Kalashnikov e autobombe – La scintilla che fa deflagrare tutto è l’intercessione dei tre fratelli in favore di un imprenditore a cui i luogotenenti dei boss, De Vitis e D’Oronzo, avevano chiesto una tangente da un miliardo. Quel granitico blocco mafioso che era il clan Modeo si spacca in due fazioni: da un lato c’è Antonio il Messicano a cui si affiancano le famiglie De Vitis e D’Oronzo e dall’altra i fratelli Modeo. Il sangue comincia a scorrere nel luglio di quel 1989. Cadono nomi di spicco del panorama criminale, ma non solo. I fratelli Modeo uccidono Paolo De Vitis, padre di Salvatore. Gli avversari rispondono nel giro di 24 ore freddando Cosima Ceci, madre di tutti i Modeo. Riccardo, Gianfranco e Claudio ritengono il fratellastro Antonio corresponsabile di quell’omicidio, nonostante il Messicano abbia sempre negato quella circostanza. Da quel momento nelle strade si diffonde il terrore. Una sera, i fratelli raggiungono la borgata di Statte: decine di uomini armati fino ai denti esplodono migliaia di colpi contro la casa del Messicano che però non era in casa. Un episodio degno delle azioni dei narcos dell’America Latina. La risposta arriva poco dopo: il giorno in cui a Taranto arriva papa Giovanni Paolo II, al quartiere Tamburi un’autobomba esplode sotto l’abitazione di Claudio Modeo. Anche in questa occasione, fortunatamente, nessuna vittima.

Due anni di “tutti contro tutti” – Per i sicari dei due gruppi contrapposti la regola era una soltanto: ammazzare a vista ogni avversario. Le strategie per la pianificazione di un assassinio erano seguite solo per gli omicidi “eccellenti”, per il resto bastava incrociare un nemico per aprire il fuoco. Agguati, esecuzioni plateali e casi di lupara bianca diventano cronaca quotidiana. I clan si consumano a vicenda con colpi di kalashnikov. È una decimazione reciproca. Nell’estate 1990 muore anche il Messicano: a ucciderlo è il boss di Trani Salvatore Annacondia che dopo l’arresto dei fratelli Modeo ha preso in mano le redini del clan. Gianfranco e Riccardo Modeo vengono infatti acciuffati nella villa bunker di Montescaglioso, nel Materano. A tradirli sono i loro cani che, durante l’irruzione dei carabinieri, abbaiano vicino alla botola che conduceva al nascondiglio sotterraneo. E sarà proprio Annacondia, diventato poi collaboratore di giustizia, a svelare che i Modeo riescono persino ad agganciare Licio Gelli tramite un loro uomo fidato: è Marino Pulito a incontrare il “venerabile maestro” in un hotel di Roma nel 1991 per chiedere sostegno alla richiesta di revisione di un processo. I pentiti svelano che Gelli avrebbe offerto garanzie per risolvere la questione, ma tutto naufraga poco dopo, con l’arresto di Pulito. Salvatore De Vitis, l’uomo più vicino ad Antonio Modeo, viene invece ucciso a Milano nel maggio di trent’anni fa, pochi giorni dopo aver lasciato il carcere ionico. Il vuoto lasciato dai boss fa saltare gli equilibri interni alle due fazioni: i piccoli gruppi imbracciano le armi per accrescere il proprio potere. L’ultimo periodo è, in sostanza, un “tutti contro tutti”.

COSA FARE —
Nel testo sulla faida del clan Modeo, chi uccide il Messicano nell'estate del 1990?

DATI REGISTRATI —

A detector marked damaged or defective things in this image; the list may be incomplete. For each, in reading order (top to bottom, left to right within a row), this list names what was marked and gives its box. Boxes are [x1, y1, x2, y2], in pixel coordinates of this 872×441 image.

RISULTATO —
Il boss di Trani Salvatore Annacondia.